To Focus on Resilience, Focus Also on Sustainability
Resilience is not just a trendy buzzword. Focusing on resilience and sustainability in tandem has multiple advantages for facility managers.
Imagine the greenest building you can think of: Sections of green roof dot wide expanses of shimmering PV panels. A glittering glass façade allows for daylighting throughout the narrow floorplate and an ultra-efficient HVAC system helps the building use less energy than it produces. Plants are everywhere, and the landscaping includes huge bioswales and stormwater retention ponds. The building is designated a “250-year building.” It’ll be there long after any of us are.
But then a massive 1,000-year hurricane hits. Does the building survive? If so, how long until it’s back up and running?
This hypothetical situation — perhaps not an extreme example anymore, as extreme weather becomes more common — provides a frame of reference for why it’s critical to think of sustainability and resilience as complementary concepts. The most sustainable building is one that is also resilient to natural disaster. Put another way: The greenest building in the world is the one that doesn’t need to be rebuilt.
“Resilience is absolutely an extension of sustainability when you think about not having to replace a building,” says Evan Reis, executive director and co-founder of the U.S. Resiliency Council.
Furthermore, the most sustainable building is one that allows for quicker recovery, keeps its occupants safe, and fosters minimal disruption to the organization.
Reis puts it this way: “Sustainability is about the building having a low impact on the environment. Resilience is about the environment having a low impact on the building.”
While resilience is still often thought of as a new construction strategy, there are many ways — from water and energy efficiency to building envelope strategies — facility managers can focus on resilience and sustainability simultaneously.
“Resilience is kind of like green building,” says Alex Wilson, president, Resilient Design Institute. “It’s easier to accomplish these goals in new construction. But that doesn’t preclude you from making significant improvements with resilience and sustainability in existing buildings.”
Doing so is a best-bang-for-the-buck strategy. Because it’s difficult (though not impossible) to measure a building’s resilience, sustainability metrics can sometimes work as stand-ins for resilience. As well, new rating systems can help facility managers prioritize concepts and strategies that check the boxes of what’s important for their building type and organization.
Efficiency on an island
Resilience isn’t just a trendy buzzword — it’s come of age in buildings because of extreme weather due to climate change. By focusing on sustainability and resilience in tandem, facility managers have the ability to address two parts of one of the more nefarious climate feedback loops: The more energy required to cool buildings, the more greenhouse gases are released to the atmosphere. And the more greenhouse gases, the more heat gets trapped in the atmosphere, and the more energy required to cool buildings. Resilience helps protect against the effects of climate change already here. Sustainability tries to mitigate future effects.
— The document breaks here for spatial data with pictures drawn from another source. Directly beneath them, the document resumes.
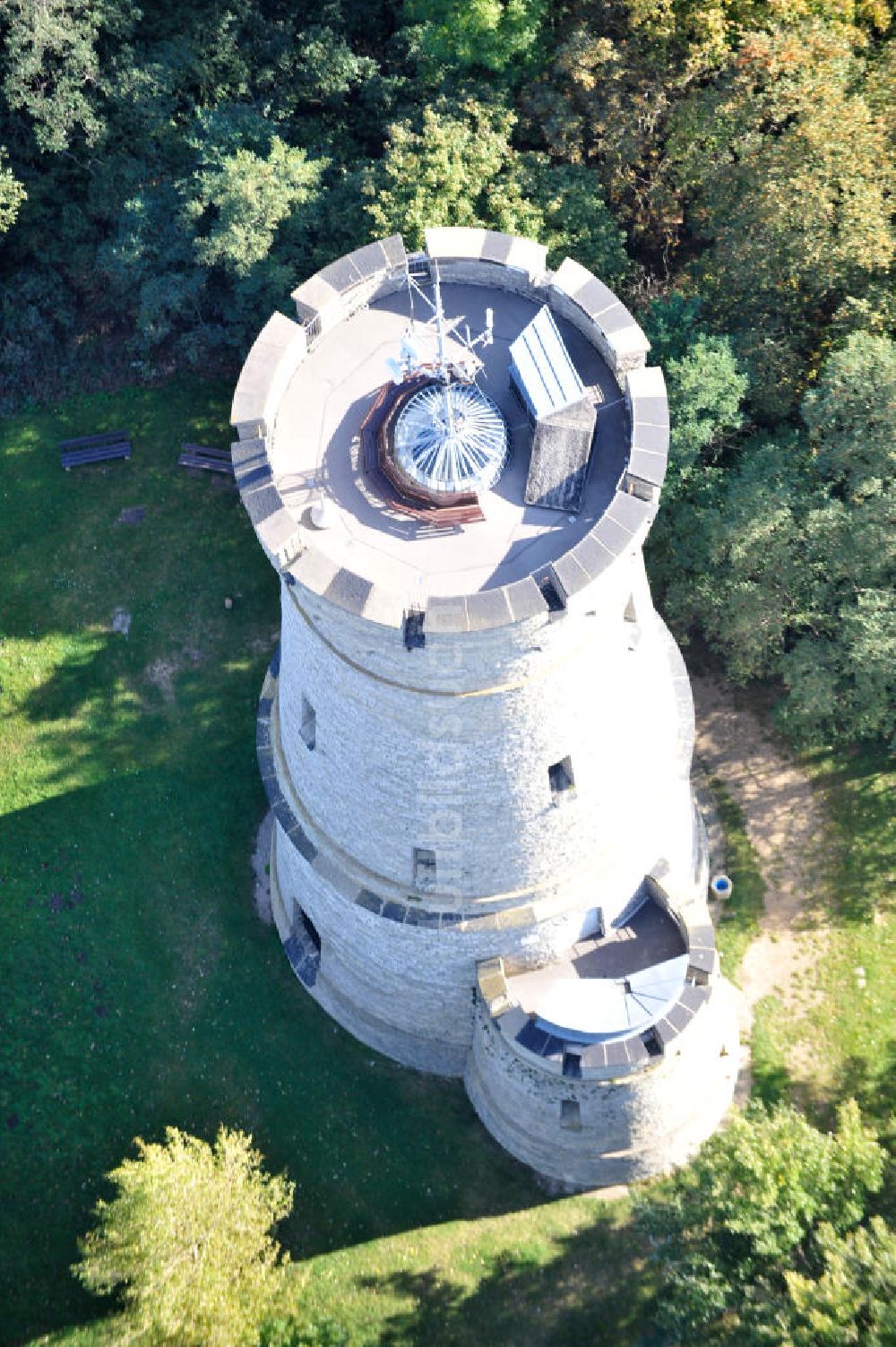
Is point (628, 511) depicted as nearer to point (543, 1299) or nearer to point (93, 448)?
point (543, 1299)

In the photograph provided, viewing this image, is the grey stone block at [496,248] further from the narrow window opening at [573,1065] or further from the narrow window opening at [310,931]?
the narrow window opening at [310,931]

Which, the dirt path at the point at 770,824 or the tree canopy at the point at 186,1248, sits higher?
the dirt path at the point at 770,824

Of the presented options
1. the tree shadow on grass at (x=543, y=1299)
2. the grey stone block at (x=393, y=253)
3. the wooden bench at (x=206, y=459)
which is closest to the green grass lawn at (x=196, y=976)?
the tree shadow on grass at (x=543, y=1299)

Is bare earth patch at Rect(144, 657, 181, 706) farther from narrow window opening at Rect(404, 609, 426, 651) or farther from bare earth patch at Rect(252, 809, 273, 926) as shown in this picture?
narrow window opening at Rect(404, 609, 426, 651)

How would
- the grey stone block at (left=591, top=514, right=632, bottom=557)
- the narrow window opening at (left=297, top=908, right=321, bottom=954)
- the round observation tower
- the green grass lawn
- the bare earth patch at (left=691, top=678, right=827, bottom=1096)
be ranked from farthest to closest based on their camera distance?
the bare earth patch at (left=691, top=678, right=827, bottom=1096) < the narrow window opening at (left=297, top=908, right=321, bottom=954) < the green grass lawn < the round observation tower < the grey stone block at (left=591, top=514, right=632, bottom=557)

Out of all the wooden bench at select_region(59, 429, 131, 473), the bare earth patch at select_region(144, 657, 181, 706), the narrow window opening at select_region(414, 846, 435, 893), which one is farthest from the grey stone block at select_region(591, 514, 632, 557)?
the wooden bench at select_region(59, 429, 131, 473)
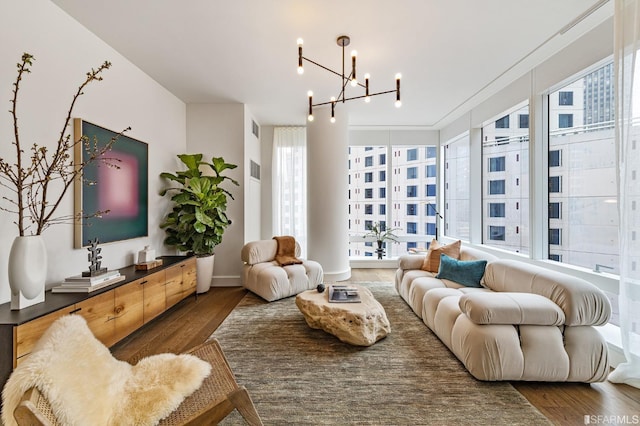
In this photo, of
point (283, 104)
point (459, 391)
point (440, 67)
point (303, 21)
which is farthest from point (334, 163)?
point (459, 391)

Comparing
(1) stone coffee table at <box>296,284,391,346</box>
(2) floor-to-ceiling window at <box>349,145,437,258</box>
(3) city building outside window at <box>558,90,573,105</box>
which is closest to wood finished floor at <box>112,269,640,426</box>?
(1) stone coffee table at <box>296,284,391,346</box>

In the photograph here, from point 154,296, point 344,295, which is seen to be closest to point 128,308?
point 154,296

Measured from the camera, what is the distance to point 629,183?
201 centimetres

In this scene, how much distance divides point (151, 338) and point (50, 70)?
8.35ft

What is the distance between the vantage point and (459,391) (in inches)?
75.1

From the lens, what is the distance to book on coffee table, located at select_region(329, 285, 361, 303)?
9.21ft

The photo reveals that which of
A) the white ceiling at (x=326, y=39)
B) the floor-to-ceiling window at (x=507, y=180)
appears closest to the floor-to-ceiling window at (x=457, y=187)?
the floor-to-ceiling window at (x=507, y=180)

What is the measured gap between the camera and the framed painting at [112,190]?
2.54m

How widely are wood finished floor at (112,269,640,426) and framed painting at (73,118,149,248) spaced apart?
3.53 feet

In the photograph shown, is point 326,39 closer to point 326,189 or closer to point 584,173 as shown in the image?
point 326,189

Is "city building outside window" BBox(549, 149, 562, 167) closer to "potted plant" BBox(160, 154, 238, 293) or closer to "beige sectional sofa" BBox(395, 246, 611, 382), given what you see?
"beige sectional sofa" BBox(395, 246, 611, 382)

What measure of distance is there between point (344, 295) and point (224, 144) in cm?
321

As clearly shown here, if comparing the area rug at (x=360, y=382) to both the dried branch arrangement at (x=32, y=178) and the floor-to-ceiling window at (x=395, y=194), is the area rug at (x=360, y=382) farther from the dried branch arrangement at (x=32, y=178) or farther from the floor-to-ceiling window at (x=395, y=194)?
the floor-to-ceiling window at (x=395, y=194)

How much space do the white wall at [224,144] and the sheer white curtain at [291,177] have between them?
1.26 meters
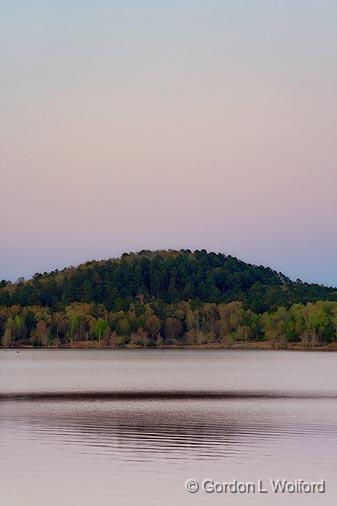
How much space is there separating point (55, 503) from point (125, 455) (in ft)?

Energy efficiency and renewable energy, then, are the most impactful strategies that check both resilience and sustainability boxes. The less energy a building uses, the longer it’s able to stay in operation — whether from backup generators or power generated by onsite renewables — if the grid goes down.
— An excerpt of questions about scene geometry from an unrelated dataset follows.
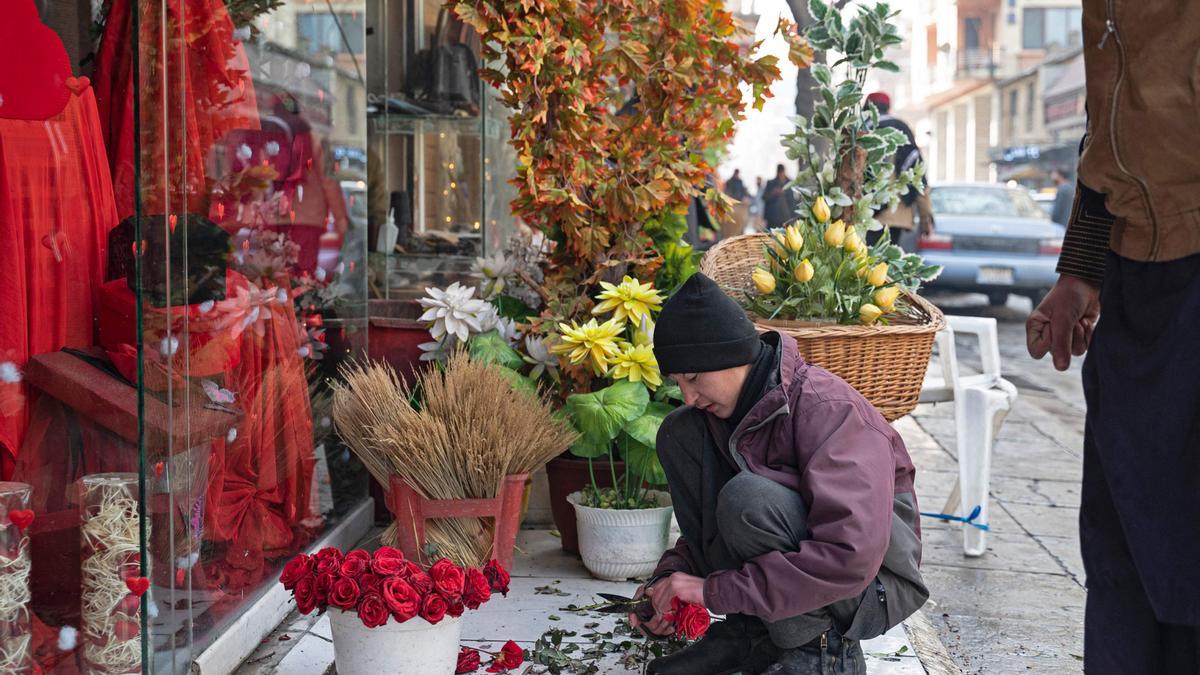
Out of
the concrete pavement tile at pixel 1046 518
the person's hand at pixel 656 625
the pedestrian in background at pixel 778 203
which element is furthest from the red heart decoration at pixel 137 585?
the pedestrian in background at pixel 778 203

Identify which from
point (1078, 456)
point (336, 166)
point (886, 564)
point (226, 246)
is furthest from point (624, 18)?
point (1078, 456)

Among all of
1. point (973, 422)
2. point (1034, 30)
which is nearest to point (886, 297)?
point (973, 422)

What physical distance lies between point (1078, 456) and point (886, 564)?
402 centimetres

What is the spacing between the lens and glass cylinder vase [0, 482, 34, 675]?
82.5 inches

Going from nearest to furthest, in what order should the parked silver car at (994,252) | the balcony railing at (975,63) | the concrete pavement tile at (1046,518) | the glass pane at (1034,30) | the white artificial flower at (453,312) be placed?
the white artificial flower at (453,312) → the concrete pavement tile at (1046,518) → the parked silver car at (994,252) → the glass pane at (1034,30) → the balcony railing at (975,63)

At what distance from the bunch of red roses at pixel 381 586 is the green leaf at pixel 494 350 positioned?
1.17 metres

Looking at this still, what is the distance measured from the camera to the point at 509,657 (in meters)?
2.71

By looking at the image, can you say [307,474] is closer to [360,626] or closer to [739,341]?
[360,626]

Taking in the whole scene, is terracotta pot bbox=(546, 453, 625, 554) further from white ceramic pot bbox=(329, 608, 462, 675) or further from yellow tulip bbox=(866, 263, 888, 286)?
white ceramic pot bbox=(329, 608, 462, 675)

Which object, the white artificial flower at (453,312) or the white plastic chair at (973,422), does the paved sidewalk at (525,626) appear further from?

Because of better technology and reduced costs, the use of microgrids in buildings (or “islanding”), though not immediately thought of as a sustainability strategy, is one of the most high impact resilience strategies that can be implemented in existing buildings.
“Microgrids are definitely part of a sustainability strategy,” says Billy Grayson, executive director of the Urban Land Institute’s Center for Sustainability and Economic Performance. “These make it easier to consider how to integrate onsite renewables and energy storage.” Onsite energy storage continues to become more practical and cost-effective, as do renewables, and therefore, by extension, microgrids are becoming more feasible. It’s even possible to isolate critical functions on the energy generated from PVs, says Douglas Pierce, senior project architect with Perkins+Will. “Then you don’t need as much fuel onsite to power generators, and you can just run generators at night,” he says.
But if you can store that PV-generated energy, it may not even be necessary to run the generators at night. “The holy grail is providing renewable energy with onsite storage so you can rely on this power during an outage,” says Wilson. “We’ve seen dramatic improvements in electrical storage in the past five years.”
Even if the grid isn’t down, however, microgrids are becoming increasingly cost-effective because they can dramatically reduce demand charges at high-demand times or during utility demand-response events. If connected to the grid, microgrids can also allow for the trade of power during these high-demand events. This helps make the investment in renewables more affordable, and improves the return-on-investment justification, says Grayson.